It’s not like there this is no circumstance in which cisgender lgb people can use ‘cishet’, although really, ‘cisgender and straight’ would be more accurate because it is important to recognize that they are two seperate parts of an identity and two seperate forms of privilege.
It’s just that I do NOT want people using ‘cishet’’ for everything they hate while ignoring their own cisgender privilege and the amount of transphobia that exists in LGBT+ spaces. If you acknowledge that cisgender privilege is a thing, acknowledge it all the time, including when you look in the mirror.
If you want to look at it another way, take two other seperate forms of privilege, like sexuality and gender. You probably wouldn’t want white woman to constantly complain about ‘white men’ while denying her own white privilege and ignoring racism in women’s spaces, would you? That would be hypocritical. Same with cisgender lgb people who use ‘cishet’ but never face their own cisgender privilege and their own transphobia.
There is also a side issue of people using ‘cishet’ to exclude asexual and aromantic people from LGBT+ spaces. Those people are horrible aphobic shitheads.
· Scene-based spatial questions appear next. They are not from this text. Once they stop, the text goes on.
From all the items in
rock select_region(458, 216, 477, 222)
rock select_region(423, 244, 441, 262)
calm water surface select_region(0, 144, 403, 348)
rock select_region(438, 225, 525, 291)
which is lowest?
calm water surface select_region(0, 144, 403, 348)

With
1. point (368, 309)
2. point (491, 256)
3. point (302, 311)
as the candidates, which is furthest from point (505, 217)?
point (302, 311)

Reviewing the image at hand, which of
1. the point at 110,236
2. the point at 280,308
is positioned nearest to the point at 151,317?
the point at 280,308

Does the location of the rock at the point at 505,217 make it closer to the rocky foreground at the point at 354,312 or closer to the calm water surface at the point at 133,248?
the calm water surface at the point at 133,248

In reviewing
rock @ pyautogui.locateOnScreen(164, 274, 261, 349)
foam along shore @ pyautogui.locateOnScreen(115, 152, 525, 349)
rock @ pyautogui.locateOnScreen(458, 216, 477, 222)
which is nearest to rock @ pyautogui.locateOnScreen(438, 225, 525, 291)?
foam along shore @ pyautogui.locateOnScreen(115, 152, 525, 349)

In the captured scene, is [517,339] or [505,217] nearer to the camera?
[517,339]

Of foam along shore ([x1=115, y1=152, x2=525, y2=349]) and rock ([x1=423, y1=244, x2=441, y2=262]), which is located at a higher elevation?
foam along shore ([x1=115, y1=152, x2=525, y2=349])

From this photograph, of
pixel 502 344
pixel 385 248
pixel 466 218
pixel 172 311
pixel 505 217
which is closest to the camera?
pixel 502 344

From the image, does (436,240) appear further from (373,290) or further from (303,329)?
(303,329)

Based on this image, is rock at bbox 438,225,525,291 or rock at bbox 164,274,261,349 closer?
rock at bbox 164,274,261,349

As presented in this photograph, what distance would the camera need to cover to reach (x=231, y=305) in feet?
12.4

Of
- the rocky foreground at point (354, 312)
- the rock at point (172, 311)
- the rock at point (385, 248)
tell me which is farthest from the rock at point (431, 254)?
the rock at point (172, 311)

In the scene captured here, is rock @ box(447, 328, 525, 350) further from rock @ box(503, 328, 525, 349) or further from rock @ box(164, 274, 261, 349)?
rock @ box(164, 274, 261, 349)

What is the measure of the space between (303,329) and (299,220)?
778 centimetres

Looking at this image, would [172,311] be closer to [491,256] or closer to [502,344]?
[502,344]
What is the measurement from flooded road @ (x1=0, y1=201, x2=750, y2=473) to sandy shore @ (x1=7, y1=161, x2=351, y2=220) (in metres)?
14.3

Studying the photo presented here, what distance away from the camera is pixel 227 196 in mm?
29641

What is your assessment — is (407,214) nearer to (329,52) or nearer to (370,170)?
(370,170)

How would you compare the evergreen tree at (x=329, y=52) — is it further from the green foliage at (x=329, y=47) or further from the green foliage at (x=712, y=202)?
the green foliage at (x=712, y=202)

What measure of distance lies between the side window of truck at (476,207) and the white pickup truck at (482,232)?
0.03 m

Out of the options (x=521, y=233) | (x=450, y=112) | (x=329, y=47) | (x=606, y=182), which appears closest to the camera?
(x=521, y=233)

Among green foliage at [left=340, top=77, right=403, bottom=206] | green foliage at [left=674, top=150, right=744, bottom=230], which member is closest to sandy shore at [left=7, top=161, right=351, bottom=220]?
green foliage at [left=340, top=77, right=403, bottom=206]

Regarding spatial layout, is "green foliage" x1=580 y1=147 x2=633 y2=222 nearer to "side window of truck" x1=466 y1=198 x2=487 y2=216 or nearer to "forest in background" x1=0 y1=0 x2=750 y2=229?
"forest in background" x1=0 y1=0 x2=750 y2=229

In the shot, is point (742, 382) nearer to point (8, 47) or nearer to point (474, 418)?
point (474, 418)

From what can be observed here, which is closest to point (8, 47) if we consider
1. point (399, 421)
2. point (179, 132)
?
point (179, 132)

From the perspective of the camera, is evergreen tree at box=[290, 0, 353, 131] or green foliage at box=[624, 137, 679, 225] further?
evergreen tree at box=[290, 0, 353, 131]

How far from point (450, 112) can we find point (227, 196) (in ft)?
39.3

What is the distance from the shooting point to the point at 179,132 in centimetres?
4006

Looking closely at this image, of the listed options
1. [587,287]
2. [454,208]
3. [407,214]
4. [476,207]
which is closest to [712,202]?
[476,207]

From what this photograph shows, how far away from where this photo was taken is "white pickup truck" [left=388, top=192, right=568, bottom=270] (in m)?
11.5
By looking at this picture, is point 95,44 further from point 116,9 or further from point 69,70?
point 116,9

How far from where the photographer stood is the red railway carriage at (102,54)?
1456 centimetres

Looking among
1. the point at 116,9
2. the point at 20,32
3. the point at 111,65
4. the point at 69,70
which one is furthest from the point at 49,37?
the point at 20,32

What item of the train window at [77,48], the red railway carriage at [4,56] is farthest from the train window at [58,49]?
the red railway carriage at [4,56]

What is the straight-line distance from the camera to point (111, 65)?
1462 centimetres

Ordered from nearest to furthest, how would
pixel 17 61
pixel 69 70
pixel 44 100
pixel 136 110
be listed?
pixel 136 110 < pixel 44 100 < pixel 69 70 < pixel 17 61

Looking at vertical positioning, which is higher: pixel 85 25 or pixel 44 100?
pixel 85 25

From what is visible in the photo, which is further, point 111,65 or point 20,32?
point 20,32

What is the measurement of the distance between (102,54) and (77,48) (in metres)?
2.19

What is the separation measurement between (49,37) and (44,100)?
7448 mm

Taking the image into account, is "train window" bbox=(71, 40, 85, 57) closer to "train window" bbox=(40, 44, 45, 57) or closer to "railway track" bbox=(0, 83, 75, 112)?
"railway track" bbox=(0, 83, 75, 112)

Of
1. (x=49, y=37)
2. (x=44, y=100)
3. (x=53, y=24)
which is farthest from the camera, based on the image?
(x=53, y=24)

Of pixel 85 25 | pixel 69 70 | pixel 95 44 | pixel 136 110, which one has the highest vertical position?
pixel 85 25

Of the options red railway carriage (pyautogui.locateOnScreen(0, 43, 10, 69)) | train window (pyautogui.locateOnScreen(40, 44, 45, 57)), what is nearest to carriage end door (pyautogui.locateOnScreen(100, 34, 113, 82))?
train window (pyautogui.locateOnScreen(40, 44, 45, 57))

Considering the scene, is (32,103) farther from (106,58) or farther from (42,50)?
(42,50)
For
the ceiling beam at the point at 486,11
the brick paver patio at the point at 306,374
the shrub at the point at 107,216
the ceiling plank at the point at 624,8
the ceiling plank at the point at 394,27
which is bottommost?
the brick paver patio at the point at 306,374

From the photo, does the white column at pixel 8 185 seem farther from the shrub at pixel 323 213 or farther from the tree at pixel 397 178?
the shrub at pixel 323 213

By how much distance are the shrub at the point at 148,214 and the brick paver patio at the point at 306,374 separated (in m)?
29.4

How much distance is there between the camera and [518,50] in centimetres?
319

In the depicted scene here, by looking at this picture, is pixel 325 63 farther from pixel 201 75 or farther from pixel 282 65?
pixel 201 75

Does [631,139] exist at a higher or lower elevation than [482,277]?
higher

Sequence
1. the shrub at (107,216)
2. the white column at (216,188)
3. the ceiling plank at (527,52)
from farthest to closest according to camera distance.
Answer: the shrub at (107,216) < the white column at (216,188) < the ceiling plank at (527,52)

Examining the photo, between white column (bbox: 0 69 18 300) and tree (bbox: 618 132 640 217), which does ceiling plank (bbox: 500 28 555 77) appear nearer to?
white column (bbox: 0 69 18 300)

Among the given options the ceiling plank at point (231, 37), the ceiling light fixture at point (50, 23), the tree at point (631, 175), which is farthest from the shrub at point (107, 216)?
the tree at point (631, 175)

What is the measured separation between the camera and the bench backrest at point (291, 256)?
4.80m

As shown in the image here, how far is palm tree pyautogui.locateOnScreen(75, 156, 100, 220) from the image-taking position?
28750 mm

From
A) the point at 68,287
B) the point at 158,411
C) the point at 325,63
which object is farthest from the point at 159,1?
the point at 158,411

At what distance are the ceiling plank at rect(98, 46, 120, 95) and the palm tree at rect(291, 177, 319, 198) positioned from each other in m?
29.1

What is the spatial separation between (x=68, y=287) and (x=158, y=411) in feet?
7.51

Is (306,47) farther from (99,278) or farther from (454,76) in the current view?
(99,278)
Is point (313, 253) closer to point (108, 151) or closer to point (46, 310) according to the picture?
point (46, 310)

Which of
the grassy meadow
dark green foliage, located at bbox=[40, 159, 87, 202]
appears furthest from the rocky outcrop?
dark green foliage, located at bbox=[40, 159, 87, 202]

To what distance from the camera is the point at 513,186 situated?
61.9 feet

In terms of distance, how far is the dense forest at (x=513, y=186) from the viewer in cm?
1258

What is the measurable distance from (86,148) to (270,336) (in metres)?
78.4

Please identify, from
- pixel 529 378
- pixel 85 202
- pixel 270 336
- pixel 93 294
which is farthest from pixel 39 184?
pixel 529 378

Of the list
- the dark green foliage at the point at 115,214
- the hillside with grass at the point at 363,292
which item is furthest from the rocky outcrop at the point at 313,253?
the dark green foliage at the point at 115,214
AND there’s a side issue (often overlapping with the aphobia issue) of liberal LGBT people presenting ‘cishets’ as a coherent enemy who is irredeemably evil, as a way to keeps us boxed in, focussing only on our own group instead of creating bonds with people we have a lot in common with.
So if our group is trans people, liberal identity politics has us rooting for rich powerful trans people but not for the cisgender disabled man next door, even though that guy has experiences of oppression that are a lot closer to ours than a trans celebrity ever will.
If we’re going to create real revolutionary change we need cross-identity solidarity. Presenting all ‘cishets’ as inherently evil both erases transphobia within our own ranks and keeps us away from groups who we could work with to make this world better.